Cerveau … et corps !
Parler, oui… mais si on y ajoutait le corps ?
Pendant longtemps, nous avons appris à penser que le cerveau et le corps fonctionnaient séparément.
D’un côté les pensées, les émotions, le psychique.
De l’autre, le corps, presque mis de côté.
Et pourtant… quand le cerveau ne va pas, le corps parle.
Fatigue, douleurs, tensions, prise ou perte de poids, sommeil perturbé, peau qui réagit…
Le corps raconte souvent ce que les mots n’arrivent pas encore à dire.
En accompagnement thérapeutique, la parole est précieuse.
Mettre en mots, comprendre son histoire, déposer ce qui pèse : c’est essentiel.
Mais souvent, parler ne suffit pas.
J’ai récemment accompagné une femme, après un parcours de violences conjugales.
Elle avançait, comprenait, mettait du sens… mais restait profondément épuisée, coupée d’elle-même, de son élan, de sa féminité.
Puis elle a bénéficié d’une séance de shiatsu.
En sortant, elle m’a dit, bouleversée :
« Je suis à bout. Mon corps me le crie. Je vais enfin l’écouter. »
Quelques semaines plus tard, quelque chose avait changé.
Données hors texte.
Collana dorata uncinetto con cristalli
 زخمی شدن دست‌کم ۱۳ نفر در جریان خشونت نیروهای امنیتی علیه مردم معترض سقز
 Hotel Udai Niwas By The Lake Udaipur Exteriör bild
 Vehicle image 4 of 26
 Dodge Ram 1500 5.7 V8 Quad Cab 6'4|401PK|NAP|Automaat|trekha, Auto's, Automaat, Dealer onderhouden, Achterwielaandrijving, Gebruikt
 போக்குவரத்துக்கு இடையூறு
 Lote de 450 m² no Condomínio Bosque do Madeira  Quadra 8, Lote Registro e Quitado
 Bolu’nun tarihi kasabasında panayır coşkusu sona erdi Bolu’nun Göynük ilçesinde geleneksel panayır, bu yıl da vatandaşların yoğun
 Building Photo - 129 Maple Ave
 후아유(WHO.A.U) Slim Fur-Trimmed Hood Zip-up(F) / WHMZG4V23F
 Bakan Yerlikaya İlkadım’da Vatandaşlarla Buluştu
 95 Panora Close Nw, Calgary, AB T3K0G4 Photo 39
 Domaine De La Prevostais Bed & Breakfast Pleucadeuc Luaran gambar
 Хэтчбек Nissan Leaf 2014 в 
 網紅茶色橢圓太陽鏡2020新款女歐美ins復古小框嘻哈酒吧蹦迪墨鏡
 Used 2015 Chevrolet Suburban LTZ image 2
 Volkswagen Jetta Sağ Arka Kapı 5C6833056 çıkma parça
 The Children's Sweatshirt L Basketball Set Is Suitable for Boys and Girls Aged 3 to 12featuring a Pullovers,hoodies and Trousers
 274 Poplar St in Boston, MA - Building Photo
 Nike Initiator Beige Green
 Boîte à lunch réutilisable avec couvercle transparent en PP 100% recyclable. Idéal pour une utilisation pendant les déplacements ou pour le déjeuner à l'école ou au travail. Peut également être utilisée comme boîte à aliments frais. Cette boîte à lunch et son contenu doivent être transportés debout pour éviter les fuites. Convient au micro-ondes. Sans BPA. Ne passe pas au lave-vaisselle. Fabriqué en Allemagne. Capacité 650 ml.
Son visage était plus apaisé.
Elle avait ralenti son rythme, pris soin d’elle, retrouvé de la douceur envers elle-même.
Elle me disait :
« Ce toucher a tout accéléré… comme si mon corps m’avait aidée à penser plus vite. »
C’est exactement cela.
Le corps n’est pas à côté du soin.
Il est au cœur du soin.
C’est aussi ce que je travaille en sexo-corporel au cabinet.
On parle, bien sûr.
Mais on observe aussi le corps, ses tensions, ses rythmes, ses réactions, ses élans.
On utilise des exercices simples, concrets, pour reconnecter sensations, désir, confiance et mieux-être.
Parce que la sexualité ne se vit pas seulement dans la tête.
Parce que l’esprit et le corps sont indissociables
Thomas d’Aquin l’énonçait à la fin du XVe siècle : « Rien dans la conscience qui ne passe d’abord dans les sens »
Et souvent, quand le corps retrouve sa place, les changements deviennent plus profonds… et plus durables.